Insurance Commissioner Nonnie S. Burnes reversed course yesterday in issuing final regulations for next year's move to auto insurance competition, deciding companies should not be allowed to use a driver's credit history in setting rates or deciding whom to insure.
In draft regulations issued late in August, Burnes had placed at least a one-year prohibition on companies using a driver's credit history to set rates but allowed carriers to use credit in deciding whom to insure. At a recent hearing, Burnes told a consumer advocate that state law required her to let companies use credit histories in deciding which drivers to insure.
But yesterday Burnes changed her mind. She said concerns expressed at a series of public hearings had persuaded her to ban the use of a driver's credit history for any purpose, at least for a year until she can study the issue more thoroughly.
"There are those who assert that the use of this information is unfair and discriminatory," she said in a letter accompanying the regulations. "On the other hand, there are those who view the use of credit information as a valid factor in predicting risk in this market and that the use of this information benefits careful, responsible people wherever they live."
As for her earlier stand that state law required her to allow the use of a driver's credit history for underwriting purposes, she said further study of the law changed her mind.
"I'm persuaded that I do have the authority to do this," she said.
The state Division of Insurance currently sets all auto insurance rates, but under Burnes's regulations, companies will propose their own rates and the division will approve or reject them. Burnes asked companies to file rates for customers renewing next April by Nov. 19. For those renewing May 1 or later companies can file after Feb. 15. She said drivers who renew their policies in April probably will start shopping around for the best auto insurance deal sometime in February.
Burnes said many of the details for the transition to a competitive auto insurance market would be fleshed out in bulletins she plans to issue over the next few months. She and her staff have been holding weekly discussions with companies and other interested parties.
Two national carriers who currently do not do business in Massachusetts have been participating in those discussions. Industry officials and a consumer advocate said a representative from State Farm Mutual Insurance Co. had been participating and officials at the Division of Insurance said representatives of Progressive Insurance were listening in.
State lawmakers, particularly senators, have hinted they may file auto insurance legislation if they dislike the regulations issued by Burnes.
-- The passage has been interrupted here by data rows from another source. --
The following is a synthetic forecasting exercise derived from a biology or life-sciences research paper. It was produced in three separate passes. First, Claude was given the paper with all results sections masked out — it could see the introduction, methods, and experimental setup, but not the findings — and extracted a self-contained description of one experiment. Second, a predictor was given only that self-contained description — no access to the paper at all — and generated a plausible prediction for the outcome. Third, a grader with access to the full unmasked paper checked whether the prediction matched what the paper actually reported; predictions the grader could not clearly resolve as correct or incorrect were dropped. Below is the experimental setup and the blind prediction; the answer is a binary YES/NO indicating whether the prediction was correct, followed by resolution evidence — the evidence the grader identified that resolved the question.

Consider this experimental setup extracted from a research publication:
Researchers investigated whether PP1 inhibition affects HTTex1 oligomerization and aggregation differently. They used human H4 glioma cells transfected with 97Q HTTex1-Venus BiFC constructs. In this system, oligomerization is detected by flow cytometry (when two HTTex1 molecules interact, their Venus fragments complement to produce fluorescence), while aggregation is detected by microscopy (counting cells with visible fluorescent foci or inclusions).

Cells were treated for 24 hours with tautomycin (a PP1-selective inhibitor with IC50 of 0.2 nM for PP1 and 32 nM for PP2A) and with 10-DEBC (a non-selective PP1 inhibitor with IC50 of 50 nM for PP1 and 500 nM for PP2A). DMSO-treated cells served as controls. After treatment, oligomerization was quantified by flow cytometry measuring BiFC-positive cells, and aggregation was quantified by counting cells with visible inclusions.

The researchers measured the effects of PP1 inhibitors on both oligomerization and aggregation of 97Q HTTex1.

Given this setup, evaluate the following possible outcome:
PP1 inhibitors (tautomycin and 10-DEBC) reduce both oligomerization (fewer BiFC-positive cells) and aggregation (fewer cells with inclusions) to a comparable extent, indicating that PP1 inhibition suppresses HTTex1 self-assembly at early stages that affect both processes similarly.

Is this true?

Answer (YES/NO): NO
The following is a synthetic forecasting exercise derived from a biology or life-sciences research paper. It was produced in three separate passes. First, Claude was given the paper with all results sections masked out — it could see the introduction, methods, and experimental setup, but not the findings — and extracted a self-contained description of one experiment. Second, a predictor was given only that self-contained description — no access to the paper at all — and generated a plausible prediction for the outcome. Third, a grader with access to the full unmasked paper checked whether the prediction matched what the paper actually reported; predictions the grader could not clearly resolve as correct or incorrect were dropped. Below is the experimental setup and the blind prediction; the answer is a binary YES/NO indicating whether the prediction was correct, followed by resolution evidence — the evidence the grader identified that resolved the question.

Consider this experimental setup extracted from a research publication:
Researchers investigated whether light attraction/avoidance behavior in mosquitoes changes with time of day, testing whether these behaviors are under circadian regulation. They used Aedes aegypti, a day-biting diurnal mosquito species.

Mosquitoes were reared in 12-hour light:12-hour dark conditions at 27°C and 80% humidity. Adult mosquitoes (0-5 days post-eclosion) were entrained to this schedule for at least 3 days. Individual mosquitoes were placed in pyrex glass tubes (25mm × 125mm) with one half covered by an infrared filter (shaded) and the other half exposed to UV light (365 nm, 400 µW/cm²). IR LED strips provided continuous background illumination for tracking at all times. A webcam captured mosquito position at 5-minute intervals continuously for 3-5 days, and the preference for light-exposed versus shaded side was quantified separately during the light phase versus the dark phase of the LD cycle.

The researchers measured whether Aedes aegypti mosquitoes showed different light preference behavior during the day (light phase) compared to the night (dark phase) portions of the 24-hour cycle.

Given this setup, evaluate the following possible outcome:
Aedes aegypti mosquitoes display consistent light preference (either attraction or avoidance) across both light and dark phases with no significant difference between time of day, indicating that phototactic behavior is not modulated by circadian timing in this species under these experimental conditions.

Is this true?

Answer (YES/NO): NO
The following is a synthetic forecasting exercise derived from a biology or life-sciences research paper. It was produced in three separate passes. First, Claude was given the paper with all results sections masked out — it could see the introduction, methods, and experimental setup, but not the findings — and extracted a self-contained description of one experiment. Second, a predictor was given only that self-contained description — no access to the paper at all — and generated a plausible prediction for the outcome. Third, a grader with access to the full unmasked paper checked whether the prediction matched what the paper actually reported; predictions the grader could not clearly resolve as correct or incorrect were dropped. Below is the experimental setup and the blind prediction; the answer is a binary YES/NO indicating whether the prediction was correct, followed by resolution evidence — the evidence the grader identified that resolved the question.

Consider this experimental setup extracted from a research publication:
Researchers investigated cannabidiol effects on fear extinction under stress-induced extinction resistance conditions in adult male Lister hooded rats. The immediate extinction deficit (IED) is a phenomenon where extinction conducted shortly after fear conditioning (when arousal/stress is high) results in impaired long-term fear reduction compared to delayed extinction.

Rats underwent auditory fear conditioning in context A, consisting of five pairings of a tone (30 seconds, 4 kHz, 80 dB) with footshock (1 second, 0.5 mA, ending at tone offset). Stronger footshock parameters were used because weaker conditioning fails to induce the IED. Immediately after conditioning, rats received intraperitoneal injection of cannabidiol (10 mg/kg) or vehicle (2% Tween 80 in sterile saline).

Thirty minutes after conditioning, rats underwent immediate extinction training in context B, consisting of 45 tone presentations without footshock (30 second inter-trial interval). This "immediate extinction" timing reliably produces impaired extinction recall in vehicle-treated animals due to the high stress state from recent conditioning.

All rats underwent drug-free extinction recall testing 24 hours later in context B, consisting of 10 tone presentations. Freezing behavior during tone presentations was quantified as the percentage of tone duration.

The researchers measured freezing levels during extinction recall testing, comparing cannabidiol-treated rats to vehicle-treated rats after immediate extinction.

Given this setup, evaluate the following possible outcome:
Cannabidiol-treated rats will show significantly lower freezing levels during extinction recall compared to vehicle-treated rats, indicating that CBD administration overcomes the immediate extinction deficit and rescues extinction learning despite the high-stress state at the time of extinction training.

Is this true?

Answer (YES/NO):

Those lawmakers could not be reached for comment yesterday, but Burnes refused to budge on one issue of concern to them.
Burnes has listed a series of socioeconomic factors that insurers cannot use in setting rates or deciding whom to insure, including occupation, education, income, homeownership, and marital status. The senators and several consumer advocates had urged Burnes to list those factors that insurers could use, most of them dealing with driving records, and ban all others. The senators and consumer advocates have said insurers would come up with other factors as proxies for education, occupation, and income in setting rates or deciding whom to insure.
In her letter, Burnes said she decided to tell insurers what factors they cannot use so they would be free "to be innovative in the products and services that they offer."
Stephen D'Amato, a consultant to the Center for Insurance Research in Cambridge, said he was disappointed in the commissioner's decision. "It's pretending to protect the public without protecting the public," he said.
A spokeswoman for Attorney General Martha Coakley said she was pleased to see the ban on the use of credit history but needed more time to study the regulations.
Peter Robertson, Massachusetts legal counsel to the Property Casualty Insurers Association of America, which represents several Massachusetts insurers, said Burnes had clearly listened to the consumer advocates. "We're just glad this is done. Let's move into implementation," he said.
The regulations maintain for at least one year existing subsidies paid by suburban and rural drivers in order to keep the rates of urban drivers reasonable. The regulations also require companies to disclose how their rates differ from this year's rates for certain consumer profiles to make shopping for a policy easier.